-- START OF GIVEN RECORDS --
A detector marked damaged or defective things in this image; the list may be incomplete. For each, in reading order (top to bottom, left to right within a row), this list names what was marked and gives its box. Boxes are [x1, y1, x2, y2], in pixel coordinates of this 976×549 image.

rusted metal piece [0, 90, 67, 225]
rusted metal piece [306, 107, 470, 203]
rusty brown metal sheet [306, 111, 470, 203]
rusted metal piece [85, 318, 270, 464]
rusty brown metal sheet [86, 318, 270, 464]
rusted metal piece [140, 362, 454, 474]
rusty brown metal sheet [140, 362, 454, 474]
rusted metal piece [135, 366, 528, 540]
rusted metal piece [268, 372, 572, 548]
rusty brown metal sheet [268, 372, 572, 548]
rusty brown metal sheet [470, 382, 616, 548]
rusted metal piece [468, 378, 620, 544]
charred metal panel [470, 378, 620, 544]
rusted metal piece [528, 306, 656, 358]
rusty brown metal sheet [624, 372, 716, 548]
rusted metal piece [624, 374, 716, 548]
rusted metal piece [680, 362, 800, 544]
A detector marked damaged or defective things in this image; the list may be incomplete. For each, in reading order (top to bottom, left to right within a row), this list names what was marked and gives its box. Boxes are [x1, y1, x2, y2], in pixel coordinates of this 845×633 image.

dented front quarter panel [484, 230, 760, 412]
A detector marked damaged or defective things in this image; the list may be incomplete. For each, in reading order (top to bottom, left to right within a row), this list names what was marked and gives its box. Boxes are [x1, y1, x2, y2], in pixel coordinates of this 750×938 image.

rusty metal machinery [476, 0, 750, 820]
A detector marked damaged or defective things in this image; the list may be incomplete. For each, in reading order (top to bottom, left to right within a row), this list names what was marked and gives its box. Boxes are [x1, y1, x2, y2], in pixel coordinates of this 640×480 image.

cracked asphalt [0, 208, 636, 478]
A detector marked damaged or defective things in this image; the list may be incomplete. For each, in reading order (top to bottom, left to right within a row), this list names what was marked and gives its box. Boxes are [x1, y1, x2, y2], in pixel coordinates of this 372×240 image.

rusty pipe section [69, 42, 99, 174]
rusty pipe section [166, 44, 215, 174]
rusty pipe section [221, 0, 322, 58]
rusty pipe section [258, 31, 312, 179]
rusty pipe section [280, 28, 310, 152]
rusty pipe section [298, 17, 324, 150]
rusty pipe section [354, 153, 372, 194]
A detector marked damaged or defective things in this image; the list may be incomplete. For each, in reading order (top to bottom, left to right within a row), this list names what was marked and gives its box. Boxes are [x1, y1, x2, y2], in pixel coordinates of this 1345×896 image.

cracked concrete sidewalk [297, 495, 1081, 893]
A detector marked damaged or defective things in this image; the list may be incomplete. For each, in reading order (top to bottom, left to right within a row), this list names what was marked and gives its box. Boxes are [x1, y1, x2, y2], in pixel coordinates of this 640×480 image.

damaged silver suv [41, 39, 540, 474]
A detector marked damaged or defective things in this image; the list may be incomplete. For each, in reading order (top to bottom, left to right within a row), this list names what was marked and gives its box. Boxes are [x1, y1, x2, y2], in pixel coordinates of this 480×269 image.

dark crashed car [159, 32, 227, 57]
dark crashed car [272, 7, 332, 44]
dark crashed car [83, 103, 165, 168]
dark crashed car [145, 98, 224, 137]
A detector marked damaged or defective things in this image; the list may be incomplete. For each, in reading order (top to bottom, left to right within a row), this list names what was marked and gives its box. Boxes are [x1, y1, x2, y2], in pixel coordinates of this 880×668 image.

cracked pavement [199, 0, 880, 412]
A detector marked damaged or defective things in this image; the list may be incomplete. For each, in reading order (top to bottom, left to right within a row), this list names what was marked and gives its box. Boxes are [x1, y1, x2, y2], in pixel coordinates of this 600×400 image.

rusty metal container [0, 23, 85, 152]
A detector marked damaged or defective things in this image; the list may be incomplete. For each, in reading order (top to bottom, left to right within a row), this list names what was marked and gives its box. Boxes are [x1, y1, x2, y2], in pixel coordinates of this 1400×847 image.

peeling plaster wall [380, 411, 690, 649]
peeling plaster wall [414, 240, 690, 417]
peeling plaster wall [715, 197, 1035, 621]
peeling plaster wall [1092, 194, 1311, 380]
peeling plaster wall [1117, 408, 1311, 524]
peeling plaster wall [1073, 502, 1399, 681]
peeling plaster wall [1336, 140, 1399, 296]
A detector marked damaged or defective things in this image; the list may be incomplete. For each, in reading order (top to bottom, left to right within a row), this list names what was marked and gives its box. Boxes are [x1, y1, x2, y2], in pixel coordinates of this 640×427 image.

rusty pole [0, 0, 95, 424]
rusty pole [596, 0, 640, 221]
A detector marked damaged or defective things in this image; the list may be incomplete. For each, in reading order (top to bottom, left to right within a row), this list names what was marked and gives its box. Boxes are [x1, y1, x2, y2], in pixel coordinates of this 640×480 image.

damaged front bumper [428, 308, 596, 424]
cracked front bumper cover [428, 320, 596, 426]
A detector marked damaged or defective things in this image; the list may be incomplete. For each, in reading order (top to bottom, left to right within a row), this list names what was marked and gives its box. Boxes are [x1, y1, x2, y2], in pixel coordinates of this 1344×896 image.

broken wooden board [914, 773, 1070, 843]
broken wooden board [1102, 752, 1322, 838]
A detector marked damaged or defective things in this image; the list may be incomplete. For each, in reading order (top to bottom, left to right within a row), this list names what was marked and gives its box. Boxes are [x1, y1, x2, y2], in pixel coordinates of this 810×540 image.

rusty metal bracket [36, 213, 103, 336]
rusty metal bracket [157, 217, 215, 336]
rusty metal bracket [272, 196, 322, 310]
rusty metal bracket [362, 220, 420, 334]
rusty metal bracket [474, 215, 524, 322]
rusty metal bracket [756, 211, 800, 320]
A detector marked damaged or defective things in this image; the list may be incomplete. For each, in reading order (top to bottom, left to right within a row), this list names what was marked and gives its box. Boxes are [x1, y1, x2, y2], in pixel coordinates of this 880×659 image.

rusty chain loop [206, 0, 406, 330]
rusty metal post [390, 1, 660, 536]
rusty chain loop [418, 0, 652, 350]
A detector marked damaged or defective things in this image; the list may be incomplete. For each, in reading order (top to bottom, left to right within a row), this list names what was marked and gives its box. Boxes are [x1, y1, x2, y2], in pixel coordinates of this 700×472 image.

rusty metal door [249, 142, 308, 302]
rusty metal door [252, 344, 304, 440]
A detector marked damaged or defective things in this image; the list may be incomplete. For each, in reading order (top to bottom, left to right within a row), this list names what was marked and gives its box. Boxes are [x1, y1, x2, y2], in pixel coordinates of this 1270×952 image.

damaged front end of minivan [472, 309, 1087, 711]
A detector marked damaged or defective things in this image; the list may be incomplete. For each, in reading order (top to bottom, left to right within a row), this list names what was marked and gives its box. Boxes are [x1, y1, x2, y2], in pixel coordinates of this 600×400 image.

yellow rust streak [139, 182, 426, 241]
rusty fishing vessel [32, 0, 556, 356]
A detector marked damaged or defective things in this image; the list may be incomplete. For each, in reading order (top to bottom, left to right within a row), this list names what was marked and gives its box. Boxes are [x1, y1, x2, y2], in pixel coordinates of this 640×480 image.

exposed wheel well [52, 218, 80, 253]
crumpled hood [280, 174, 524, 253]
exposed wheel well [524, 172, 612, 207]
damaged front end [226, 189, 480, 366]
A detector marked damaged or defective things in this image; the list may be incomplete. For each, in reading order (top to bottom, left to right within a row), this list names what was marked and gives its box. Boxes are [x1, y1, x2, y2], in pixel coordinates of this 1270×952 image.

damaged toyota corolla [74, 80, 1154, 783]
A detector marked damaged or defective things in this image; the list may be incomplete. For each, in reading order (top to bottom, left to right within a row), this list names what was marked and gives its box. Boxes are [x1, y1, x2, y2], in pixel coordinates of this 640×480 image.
-- END OF GIVEN RECORDS --
* _SHORT PROBLEM_: Copy the listing above line for line, without changing anything.

* _EXPECTED OUTPUT_:
A detector marked damaged or defective things in this image; the list may be incomplete. For each, in reading order (top to bottom, left to right within a row), this list names what was marked and gives its box. Boxes are [x1, y1, x2, y2], in pixel coordinates of this 976×549 image.

rusted metal piece [0, 90, 67, 225]
rusted metal piece [306, 107, 470, 203]
rusty brown metal sheet [306, 111, 470, 203]
rusted metal piece [85, 318, 270, 464]
rusty brown metal sheet [86, 318, 270, 464]
rusted metal piece [140, 362, 454, 474]
rusty brown metal sheet [140, 362, 454, 474]
rusted metal piece [135, 366, 528, 540]
rusted metal piece [268, 372, 572, 548]
rusty brown metal sheet [268, 372, 572, 548]
rusty brown metal sheet [470, 382, 616, 548]
rusted metal piece [468, 378, 620, 544]
charred metal panel [470, 378, 620, 544]
rusted metal piece [528, 306, 656, 358]
rusty brown metal sheet [624, 372, 716, 548]
rusted metal piece [624, 374, 716, 548]
rusted metal piece [680, 362, 800, 544]
A detector marked damaged or defective things in this image; the list may be incomplete. For each, in reading order (top to bottom, left to right within a row), this list names what was marked and gives its box. Boxes are [x1, y1, x2, y2], in pixel coordinates of this 845×633 image.

dented front quarter panel [484, 230, 760, 412]
A detector marked damaged or defective things in this image; the list may be incomplete. For each, in reading order (top to bottom, left to right within a row), this list names what was marked and gives its box. Boxes are [x1, y1, x2, y2], in pixel coordinates of this 750×938 image.

rusty metal machinery [476, 0, 750, 820]
A detector marked damaged or defective things in this image; the list may be incomplete. For each, in reading order (top to bottom, left to right within a row), this list names what was marked and gives its box. Boxes are [x1, y1, x2, y2], in pixel coordinates of this 640×480 image.

cracked asphalt [0, 208, 636, 478]
A detector marked damaged or defective things in this image; the list may be incomplete. For each, in reading order (top to bottom, left to right within a row), this list names what was marked and gives its box. Boxes are [x1, y1, x2, y2], in pixel coordinates of this 372×240 image.

rusty pipe section [69, 42, 99, 174]
rusty pipe section [166, 44, 215, 174]
rusty pipe section [221, 0, 322, 58]
rusty pipe section [258, 31, 312, 179]
rusty pipe section [280, 28, 310, 152]
rusty pipe section [298, 17, 324, 150]
rusty pipe section [354, 153, 372, 194]
A detector marked damaged or defective things in this image; the list may be incomplete. For each, in reading order (top to bottom, left to right within a row), this list names what was marked and gives its box. Boxes are [x1, y1, x2, y2], in pixel coordinates of this 1345×896 image.

cracked concrete sidewalk [297, 495, 1081, 893]
A detector marked damaged or defective things in this image; the list may be incomplete. For each, in reading order (top to bottom, left to right within a row), this list names what was marked and gives its box. Boxes are [x1, y1, x2, y2], in pixel coordinates of this 640×480 image.

damaged silver suv [41, 39, 540, 474]
A detector marked damaged or defective things in this image; the list may be incomplete. For each, in reading order (top to bottom, left to right within a row), this list names what was marked and gives its box. Boxes are [x1, y1, x2, y2], in pixel coordinates of this 480×269 image.

dark crashed car [159, 32, 227, 57]
dark crashed car [272, 7, 332, 44]
dark crashed car [83, 103, 165, 168]
dark crashed car [145, 98, 224, 137]
A detector marked damaged or defective things in this image; the list may be incomplete. For each, in reading order (top to bottom, left to right within a row), this list names what was marked and gives its box. Boxes are [x1, y1, x2, y2], in pixel coordinates of this 880×668 image.

cracked pavement [199, 0, 880, 412]
A detector marked damaged or defective things in this image; the list may be incomplete. For each, in reading order (top to bottom, left to right within a row), this list names what was marked and gives its box. Boxes are [x1, y1, x2, y2], in pixel coordinates of this 600×400 image.

rusty metal container [0, 23, 85, 152]
A detector marked damaged or defective things in this image; the list may be incomplete. For each, in reading order (top to bottom, left to right within a row), this list names what was marked and gives its box. Boxes are [x1, y1, x2, y2], in pixel coordinates of this 1400×847 image.

peeling plaster wall [380, 411, 690, 649]
peeling plaster wall [414, 240, 690, 417]
peeling plaster wall [715, 197, 1035, 621]
peeling plaster wall [1092, 194, 1311, 380]
peeling plaster wall [1117, 408, 1311, 524]
peeling plaster wall [1073, 502, 1399, 681]
peeling plaster wall [1336, 140, 1399, 296]
A detector marked damaged or defective things in this image; the list may be incomplete. For each, in reading order (top to bottom, left to right within a row), this list names what was marked and gives its box. Boxes are [x1, y1, x2, y2], in pixel coordinates of this 640×427 image.

rusty pole [0, 0, 95, 424]
rusty pole [596, 0, 640, 221]
A detector marked damaged or defective things in this image; the list may be incomplete. For each, in reading order (top to bottom, left to right within a row), this list names what was marked and gives its box. Boxes are [x1, y1, x2, y2], in pixel coordinates of this 640×480 image.

damaged front bumper [428, 308, 596, 424]
cracked front bumper cover [428, 320, 596, 426]
A detector marked damaged or defective things in this image; the list may be incomplete. For each, in reading order (top to bottom, left to right within a row), this list names what was marked and gives its box. Boxes are [x1, y1, x2, y2], in pixel coordinates of this 1344×896 image.

broken wooden board [914, 773, 1070, 843]
broken wooden board [1102, 752, 1322, 838]
A detector marked damaged or defective things in this image; the list may be incomplete. For each, in reading order (top to bottom, left to right within a row), this list names what was marked and gives its box. Boxes are [x1, y1, x2, y2], in pixel coordinates of this 810×540 image.

rusty metal bracket [36, 213, 103, 336]
rusty metal bracket [157, 217, 215, 336]
rusty metal bracket [272, 196, 322, 310]
rusty metal bracket [362, 220, 420, 334]
rusty metal bracket [474, 215, 524, 322]
rusty metal bracket [756, 211, 800, 320]
A detector marked damaged or defective things in this image; the list may be incomplete. For each, in reading order (top to bottom, left to right within a row), this list names what was marked and gives its box. Boxes are [x1, y1, x2, y2], in pixel coordinates of this 880×659 image.

rusty chain loop [206, 0, 406, 330]
rusty metal post [390, 1, 660, 536]
rusty chain loop [418, 0, 652, 350]
A detector marked damaged or defective things in this image; the list may be incomplete. For each, in reading order (top to bottom, left to right within a row), this list names what was marked and gives its box. Boxes are [x1, y1, x2, y2], in pixel coordinates of this 700×472 image.

rusty metal door [249, 142, 308, 302]
rusty metal door [252, 344, 304, 440]
A detector marked damaged or defective things in this image; the list may be incomplete. For each, in reading order (top to bottom, left to right within a row), this list names what was marked and gives its box. Boxes are [x1, y1, x2, y2], in pixel coordinates of this 1270×952 image.

damaged front end of minivan [472, 309, 1087, 711]
A detector marked damaged or defective things in this image; the list may be incomplete. For each, in reading order (top to bottom, left to right within a row), this list names what was marked and gives its box. Boxes are [x1, y1, x2, y2], in pixel coordinates of this 600×400 image.

yellow rust streak [139, 182, 426, 241]
rusty fishing vessel [32, 0, 556, 356]
A detector marked damaged or defective things in this image; the list may be incomplete. For each, in reading order (top to bottom, left to right within a row), this list names what was marked and gives its box. Boxes are [x1, y1, x2, y2], in pixel coordinates of this 640×480 image.

exposed wheel well [52, 218, 80, 253]
crumpled hood [280, 174, 524, 253]
exposed wheel well [524, 172, 612, 207]
damaged front end [226, 189, 480, 366]
A detector marked damaged or defective things in this image; the list may be incomplete. For each, in reading order (top to bottom, left to right within a row), this list names what was marked and gives its box. Boxes are [x1, y1, x2, y2], in pixel coordinates of this 1270×952 image.

damaged toyota corolla [74, 80, 1154, 783]
A detector marked damaged or defective things in this image; the list may be incomplete. For each, in reading order (top to bottom, left to right within a row), this list names what was marked and gives its box. Boxes are [x1, y1, x2, y2], in pixel coordinates of this 640×480 image.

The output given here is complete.